> **What is being asked**:
Pull out every one of the records below and reproduce each line unchanged.

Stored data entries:
=====

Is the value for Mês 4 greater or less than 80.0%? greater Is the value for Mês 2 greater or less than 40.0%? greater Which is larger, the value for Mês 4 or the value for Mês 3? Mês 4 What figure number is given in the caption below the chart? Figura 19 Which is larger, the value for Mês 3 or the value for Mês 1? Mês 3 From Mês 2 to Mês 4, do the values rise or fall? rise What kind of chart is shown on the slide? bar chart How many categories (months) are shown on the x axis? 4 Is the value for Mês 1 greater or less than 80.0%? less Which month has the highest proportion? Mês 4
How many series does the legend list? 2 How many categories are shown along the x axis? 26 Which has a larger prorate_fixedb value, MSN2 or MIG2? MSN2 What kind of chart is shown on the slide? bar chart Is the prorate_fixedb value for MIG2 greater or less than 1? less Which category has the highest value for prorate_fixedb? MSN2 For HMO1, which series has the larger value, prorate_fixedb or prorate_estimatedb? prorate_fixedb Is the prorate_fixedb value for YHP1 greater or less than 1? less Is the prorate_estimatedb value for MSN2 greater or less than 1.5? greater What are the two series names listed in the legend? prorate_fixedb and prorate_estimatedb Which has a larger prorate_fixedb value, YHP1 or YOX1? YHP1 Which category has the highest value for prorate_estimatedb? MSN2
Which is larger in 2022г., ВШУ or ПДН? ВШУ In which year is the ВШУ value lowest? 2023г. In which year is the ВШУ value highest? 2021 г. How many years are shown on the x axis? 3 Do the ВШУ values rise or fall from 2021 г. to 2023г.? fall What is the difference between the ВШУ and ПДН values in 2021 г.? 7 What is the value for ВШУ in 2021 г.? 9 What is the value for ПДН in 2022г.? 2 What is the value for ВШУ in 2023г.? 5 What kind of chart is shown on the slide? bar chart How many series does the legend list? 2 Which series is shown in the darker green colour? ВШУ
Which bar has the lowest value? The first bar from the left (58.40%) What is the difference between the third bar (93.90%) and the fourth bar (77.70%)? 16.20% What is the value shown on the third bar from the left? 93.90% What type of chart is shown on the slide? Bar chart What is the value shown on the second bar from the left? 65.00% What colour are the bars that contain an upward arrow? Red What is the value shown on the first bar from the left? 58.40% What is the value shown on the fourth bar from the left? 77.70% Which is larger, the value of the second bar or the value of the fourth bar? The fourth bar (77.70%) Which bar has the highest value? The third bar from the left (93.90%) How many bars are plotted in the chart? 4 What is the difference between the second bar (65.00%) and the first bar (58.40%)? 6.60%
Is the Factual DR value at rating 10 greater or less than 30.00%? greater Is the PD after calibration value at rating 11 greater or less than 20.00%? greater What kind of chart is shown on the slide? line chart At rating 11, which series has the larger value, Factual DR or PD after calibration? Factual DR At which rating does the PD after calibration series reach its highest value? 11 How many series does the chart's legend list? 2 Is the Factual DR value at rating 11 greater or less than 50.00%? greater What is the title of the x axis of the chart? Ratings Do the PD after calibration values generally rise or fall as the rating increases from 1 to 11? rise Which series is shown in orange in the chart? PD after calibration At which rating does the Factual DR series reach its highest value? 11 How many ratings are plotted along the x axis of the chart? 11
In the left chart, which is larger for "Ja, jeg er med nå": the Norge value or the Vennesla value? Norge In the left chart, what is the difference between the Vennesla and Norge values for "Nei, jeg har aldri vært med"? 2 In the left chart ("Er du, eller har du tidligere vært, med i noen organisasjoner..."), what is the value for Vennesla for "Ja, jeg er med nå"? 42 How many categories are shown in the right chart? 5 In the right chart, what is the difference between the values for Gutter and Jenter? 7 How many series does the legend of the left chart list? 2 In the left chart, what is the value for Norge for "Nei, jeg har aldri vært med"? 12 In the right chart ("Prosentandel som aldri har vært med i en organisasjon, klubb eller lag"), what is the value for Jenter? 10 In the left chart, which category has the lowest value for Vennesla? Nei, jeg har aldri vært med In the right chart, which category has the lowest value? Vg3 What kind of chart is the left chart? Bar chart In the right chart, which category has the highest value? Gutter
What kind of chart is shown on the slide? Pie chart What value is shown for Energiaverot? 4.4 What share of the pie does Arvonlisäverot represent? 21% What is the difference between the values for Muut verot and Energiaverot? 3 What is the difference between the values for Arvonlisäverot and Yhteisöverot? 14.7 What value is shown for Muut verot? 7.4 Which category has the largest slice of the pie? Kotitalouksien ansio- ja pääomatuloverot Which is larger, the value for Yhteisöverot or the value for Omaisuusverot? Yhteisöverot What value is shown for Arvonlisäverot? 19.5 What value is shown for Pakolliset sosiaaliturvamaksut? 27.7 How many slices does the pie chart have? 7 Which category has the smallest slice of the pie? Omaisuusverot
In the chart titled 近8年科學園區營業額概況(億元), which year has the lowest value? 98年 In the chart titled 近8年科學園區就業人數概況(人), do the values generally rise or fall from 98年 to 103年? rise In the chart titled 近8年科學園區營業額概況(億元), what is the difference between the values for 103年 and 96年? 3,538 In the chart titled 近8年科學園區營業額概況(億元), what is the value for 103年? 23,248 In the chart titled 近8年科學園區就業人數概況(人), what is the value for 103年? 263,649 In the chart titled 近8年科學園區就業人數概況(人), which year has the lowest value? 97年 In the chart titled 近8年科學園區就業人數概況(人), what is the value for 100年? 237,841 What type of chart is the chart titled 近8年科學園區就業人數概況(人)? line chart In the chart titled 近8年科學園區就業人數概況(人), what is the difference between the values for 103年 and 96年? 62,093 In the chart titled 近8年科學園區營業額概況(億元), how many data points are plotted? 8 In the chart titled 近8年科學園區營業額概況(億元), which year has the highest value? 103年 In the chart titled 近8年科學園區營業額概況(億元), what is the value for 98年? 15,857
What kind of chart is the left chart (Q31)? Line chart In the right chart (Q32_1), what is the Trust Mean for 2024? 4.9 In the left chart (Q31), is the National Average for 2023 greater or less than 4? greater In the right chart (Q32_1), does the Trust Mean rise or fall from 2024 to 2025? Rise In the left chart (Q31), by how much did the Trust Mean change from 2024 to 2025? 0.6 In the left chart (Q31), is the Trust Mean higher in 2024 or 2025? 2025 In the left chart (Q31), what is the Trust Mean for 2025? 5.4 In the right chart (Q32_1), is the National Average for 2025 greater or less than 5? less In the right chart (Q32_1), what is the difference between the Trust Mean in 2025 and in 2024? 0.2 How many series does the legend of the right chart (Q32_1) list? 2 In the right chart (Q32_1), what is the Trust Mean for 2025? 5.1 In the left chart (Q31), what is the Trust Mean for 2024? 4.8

=====

> **Solution**:
Is the value for Mês 4 greater or less than 80.0%? greater Is the value for Mês 2 greater or less than 40.0%? greater Which is larger, the value for Mês 4 or the value for Mês 3? Mês 4 What figure number is given in the caption below the chart? Figura 19 Which is larger, the value for Mês 3 or the value for Mês 1? Mês 3 From Mês 2 to Mês 4, do the values rise or fall? rise What kind of chart is shown on the slide? bar chart How many categories (months) are shown on the x axis? 4 Is the value for Mês 1 greater or less than 80.0%? less Which month has the highest proportion? Mês 4
How many series does the legend list? 2 How many categories are shown along the x axis? 26 Which has a larger prorate_fixedb value, MSN2 or MIG2? MSN2 What kind of chart is shown on the slide? bar chart Is the prorate_fixedb value for MIG2 greater or less than 1? less Which category has the highest value for prorate_fixedb? MSN2 For HMO1, which series has the larger value, prorate_fixedb or prorate_estimatedb? prorate_fixedb Is the prorate_fixedb value for YHP1 greater or less than 1? less Is the prorate_estimatedb value for MSN2 greater or less than 1.5? greater What are the two series names listed in the legend? prorate_fixedb and prorate_estimatedb Which has a larger prorate_fixedb value, YHP1 or YOX1? YHP1 Which category has the highest value for prorate_estimatedb? MSN2
Which is larger in 2022г., ВШУ or ПДН? ВШУ In which year is the ВШУ value lowest? 2023г. In which year is the ВШУ value highest? 2021 г. How many years are shown on the x axis? 3 Do the ВШУ values rise or fall from 2021 г. to 2023г.? fall What is the difference between the ВШУ and ПДН values in 2021 г.? 7 What is the value for ВШУ in 2021 г.? 9 What is the value for ПДН in 2022г.? 2 What is the value for ВШУ in 2023г.? 5 What kind of chart is shown on the slide? bar chart How many series does the legend list? 2 Which series is shown in the darker green colour? ВШУ
Which bar has the lowest value? The first bar from the left (58.40%) What is the difference between the third bar (93.90%) and the fourth bar (77.70%)? 16.20% What is the value shown on the third bar from the left? 93.90% What type of chart is shown on the slide? Bar chart What is the value shown on the second bar from the left? 65.00% What colour are the bars that contain an upward arrow? Red What is the value shown on the first bar from the left? 58.40% What is the value shown on the fourth bar from the left? 77.70% Which is larger, the value of the second bar or the value of the fourth bar? The fourth bar (77.70%) Which bar has the highest value? The third bar from the left (93.90%) How many bars are plotted in the chart? 4 What is the difference between the second bar (65.00%) and the first bar (58.40%)? 6.60%
Is the Factual DR value at rating 10 greater or less than 30.00%? greater Is the PD after calibration value at rating 11 greater or less than 20.00%? greater What kind of chart is shown on the slide? line chart At rating 11, which series has the larger value, Factual DR or PD after calibration? Factual DR At which rating does the PD after calibration series reach its highest value? 11 How many series does the chart's legend list? 2 Is the Factual DR value at rating 11 greater or less than 50.00%? greater What is the title of the x axis of the chart? Ratings Do the PD after calibration values generally rise or fall as the rating increases from 1 to 11? rise Which series is shown in orange in the chart? PD after calibration At which rating does the Factual DR series reach its highest value? 11 How many ratings are plotted along the x axis of the chart? 11
In the left chart, which is larger for "Ja, jeg er med nå": the Norge value or the Vennesla value? Norge In the left chart, what is the difference between the Vennesla and Norge values for "Nei, jeg har aldri vært med"? 2 In the left chart ("Er du, eller har du tidligere vært, med i noen organisasjoner..."), what is the value for Vennesla for "Ja, jeg er med nå"? 42 How many categories are shown in the right chart? 5 In the right chart, what is the difference between the values for Gutter and Jenter? 7 How many series does the legend of the left chart list? 2 In the left chart, what is the value for Norge for "Nei, jeg har aldri vært med"? 12 In the right chart ("Prosentandel som aldri har vært med i en organisasjon, klubb eller lag"), what is the value for Jenter? 10 In the left chart, which category has the lowest value for Vennesla? Nei, jeg har aldri vært med In the right chart, which category has the lowest value? Vg3 What kind of chart is the left chart? Bar chart In the right chart, which category has the highest value? Gutter
What kind of chart is shown on the slide? Pie chart What value is shown for Energiaverot? 4.4 What share of the pie does Arvonlisäverot represent? 21% What is the difference between the values for Muut verot and Energiaverot? 3 What is the difference between the values for Arvonlisäverot and Yhteisöverot? 14.7 What value is shown for Muut verot? 7.4 Which category has the largest slice of the pie? Kotitalouksien ansio- ja pääomatuloverot Which is larger, the value for Yhteisöverot or the value for Omaisuusverot? Yhteisöverot What value is shown for Arvonlisäverot? 19.5 What value is shown for Pakolliset sosiaaliturvamaksut? 27.7 How many slices does the pie chart have? 7 Which category has the smallest slice of the pie? Omaisuusverot
In the chart titled 近8年科學園區營業額概況(億元), which year has the lowest value? 98年 In the chart titled 近8年科學園區就業人數概況(人), do the values generally rise or fall from 98年 to 103年? rise In the chart titled 近8年科學園區營業額概況(億元), what is the difference between the values for 103年 and 96年? 3,538 In the chart titled 近8年科學園區營業額概況(億元), what is the value for 103年? 23,248 In the chart titled 近8年科學園區就業人數概況(人), what is the value for 103年? 263,649 In the chart titled 近8年科學園區就業人數概況(人), which year has the lowest value? 97年 In the chart titled 近8年科學園區就業人數概況(人), what is the value for 100年? 237,841 What type of chart is the chart titled 近8年科學園區就業人數概況(人)? line chart In the chart titled 近8年科學園區就業人數概況(人), what is the difference between the values for 103年 and 96年? 62,093 In the chart titled 近8年科學園區營業額概況(億元), how many data points are plotted? 8 In the chart titled 近8年科學園區營業額概況(億元), which year has the highest value? 103年 In the chart titled 近8年科學園區營業額概況(億元), what is the value for 98年? 15,857
What kind of chart is the left chart (Q31)? Line chart In the right chart (Q32_1), what is the Trust Mean for 2024? 4.9 In the left chart (Q31), is the National Average for 2023 greater or less than 4? greater In the right chart (Q32_1), does the Trust Mean rise or fall from 2024 to 2025? Rise In the left chart (Q31), by how much did the Trust Mean change from 2024 to 2025? 0.6 In the left chart (Q31), is the Trust Mean higher in 2024 or 2025? 2025 In the left chart (Q31), what is the Trust Mean for 2025? 5.4 In the right chart (Q32_1), is the National Average for 2025 greater or less than 5? less In the right chart (Q32_1), what is the difference between the Trust Mean in 2025 and in 2024? 0.2 How many series does the legend of the right chart (Q32_1) list? 2 In the right chart (Q32_1), what is the Trust Mean for 2025? 5.1 In the left chart (Q31), what is the Trust Mean for 2024? 4.8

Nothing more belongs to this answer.